_TAREFAS:_
1 – Liste os problemas que, segundo o trecho sobre o Pará, formam o ambiente contra o qual um conjunto de organizações defende a PEMFCF.
2 – Responda a partir do trecho sobre o Pará:
(a) Em que ano o governador nomeou Karla Bengtson?
(b) Por qual partido João Cleber é prefeito de São Félix?
(c) De qual grupo a fazenda Bom Jardim é fornecedora?
3 – Edite a parte do trecho sobre o Pará que começa em "Apesar do ambiente" e termina em "boicotada pelo Ideflor.", trocando "organizações" por "entidades".

_TRECHO:_
● ● ● ●

A ação foi protagonizada pelo paraense que fez fortuna no estado do Paraná, (eh Paraná), durante a ditadura civil militar com a construção de obras públicas, Cecílio de Rêgo Almeida, dono da empresa C.R Almeida. Tanta era a grana que o sujeito chegou a integrar a lista da Forbes. A tentativa de fraude envolvia uma área maior que o território do estado da Paraíba. Na Justiça do estado do Pará, Lúcio Flávio Pinto, por denunciar o crime foi condenado a pagar indenização ao grileiro, já falecido.

No município de São Félix até o prefeito grila. Reportagem de Phillippe Watanabe publicada pelo site UOL em dezembro do ano passado, alerta que o fazendeiro e prefeito da cidade, João Cleber pelo PMDB – partido do cacique político Jader Barbalho -, desmata a fazenda Bom Jardim desde pelo menos 2008. Uma área que faz parte de uma Unidade de Conservação (UC), consequentemente, terra grilada.  Iniciativas que por ironia, apesar de toda a cadeia de ilegalidade, ainda conseguem acessar financiamentos públicos.

A reportagem de Watanabe adverte que a fazenda, que também invade território Kaiapó, coleciona multas e embargos no Ibama. A fazenda usada para a criação de gado é um dos fornecedores do grupo JBS.

A Gestão das Unidades de Conservação (UC) no estado e a Política Estadual de Manejo Florestal Comunitário e Familiar (PEMFCF)

Em 2019, a contragosto do manifesto apresentado pelos funcionários do Ideflor-Bio, que desejavam um colega de carreira, o governador nomeou a pedagoga Karla Bengtson.  A educadora é nora do ex deputado federal e pastor da Igreja Quadrangular, Josué Bengtson.  O líder religioso perdeu o mandato em 2018 por envolvimento na “máfia das ambulâncias”. O filho, Marcos, é acusado de articular a morte do lavrador do MST Valmeristo Soares. Valmeristo – conhecido como Caribé.

Em sete de setembro de 2010 Marcos chegou a ser preso por conta do crime ocorrido no dia quatro do mesmo mês em Santa Luzia do Pará. Em 2014 Karla pleiteou sem sucesso uma cadeira no legislativo do estado. Na Câmara Federal, apesar da cassação do patriarca, o filho, igualmente pastor, Paulo, foi eleito e integra a Comissão de Ética.

Apesar do ambiente político adverso, é justo contra este ambiente de indicadores de desmatamento, exploração ilegal da madeira, concentração da terra,  monocultivo homogeneizadores, uso de agrotóxicos e  violências que um conjunto de organizações de vários campos defendem a institucionalização de uma Política Estadual de Manejo Florestal Comunitário e Familiar (PEMFCF), onde os diferentes sujeitos sociais historicamente marginalizados do estado possam ter assegurado o direito de sua reprodução econômica, política, social e cultural a partir de seus territórios, como legítimos guardadores da terra, da floresta e dos rio. Faz mais de uma década que um conjunto de sujeitos deseja a efetivação da PEMFCF.  Tentativa amiúde boicotada pelo Ideflor.

● ● ● ●

_CONJUNTO DE DADOS:_
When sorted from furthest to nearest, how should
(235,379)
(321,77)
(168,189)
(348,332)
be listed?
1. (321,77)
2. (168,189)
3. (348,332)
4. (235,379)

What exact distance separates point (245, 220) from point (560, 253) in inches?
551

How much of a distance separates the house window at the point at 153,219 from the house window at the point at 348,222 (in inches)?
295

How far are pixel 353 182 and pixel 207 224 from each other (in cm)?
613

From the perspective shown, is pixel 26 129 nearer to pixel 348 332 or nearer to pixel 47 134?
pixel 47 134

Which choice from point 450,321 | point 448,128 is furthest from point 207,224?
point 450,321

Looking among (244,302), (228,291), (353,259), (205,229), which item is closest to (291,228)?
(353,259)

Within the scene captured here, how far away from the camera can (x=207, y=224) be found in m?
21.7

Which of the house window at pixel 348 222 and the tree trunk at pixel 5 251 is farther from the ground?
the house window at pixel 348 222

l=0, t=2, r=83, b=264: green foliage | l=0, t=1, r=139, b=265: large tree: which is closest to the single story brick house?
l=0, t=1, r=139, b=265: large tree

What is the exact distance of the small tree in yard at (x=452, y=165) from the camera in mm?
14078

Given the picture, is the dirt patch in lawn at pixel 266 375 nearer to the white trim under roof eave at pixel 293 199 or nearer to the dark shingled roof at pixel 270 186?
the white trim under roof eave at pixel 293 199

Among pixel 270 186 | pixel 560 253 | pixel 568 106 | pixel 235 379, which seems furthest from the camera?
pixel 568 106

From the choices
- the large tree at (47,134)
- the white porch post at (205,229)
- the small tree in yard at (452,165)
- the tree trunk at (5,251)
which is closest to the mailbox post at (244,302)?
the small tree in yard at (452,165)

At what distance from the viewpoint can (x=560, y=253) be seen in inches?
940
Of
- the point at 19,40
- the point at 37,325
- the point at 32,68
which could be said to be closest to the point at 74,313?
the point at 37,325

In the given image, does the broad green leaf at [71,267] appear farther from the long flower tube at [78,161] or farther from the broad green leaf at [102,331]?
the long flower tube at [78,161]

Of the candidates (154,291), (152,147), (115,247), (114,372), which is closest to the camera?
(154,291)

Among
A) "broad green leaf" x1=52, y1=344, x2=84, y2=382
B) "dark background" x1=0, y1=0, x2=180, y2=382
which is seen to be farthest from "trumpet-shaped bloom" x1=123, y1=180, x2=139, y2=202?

● ● ● ●

_RESPOSTAS:_
1 –
- desmatamento
- exploração ilegal da madeira
- concentração da terra
- monocultivo homogeneizadores
- uso de agrotóxicos
- violências

2 –
(a) Em 2019.
(b) Pelo PMDB.
(c) Do grupo JBS.

3 –
Apesar do ambiente político adverso, é justo contra este ambiente de indicadores de desmatamento, exploração ilegal da madeira, concentração da terra,  monocultivo homogeneizadores, uso de agrotóxicos e  violências que um conjunto de entidades de vários campos defendem a institucionalização de uma Política Estadual de Manejo Florestal Comunitário e Familiar (PEMFCF), onde os diferentes sujeitos sociais historicamente marginalizados do estado possam ter assegurado o direito de sua reprodução econômica, política, social e cultural a partir de seus territórios, como legítimos guardadores da terra, da floresta e dos rio. Faz mais de uma década que um conjunto de sujeitos deseja a efetivação da PEMFCF.  Tentativa amiúde boicotada pelo Ideflor.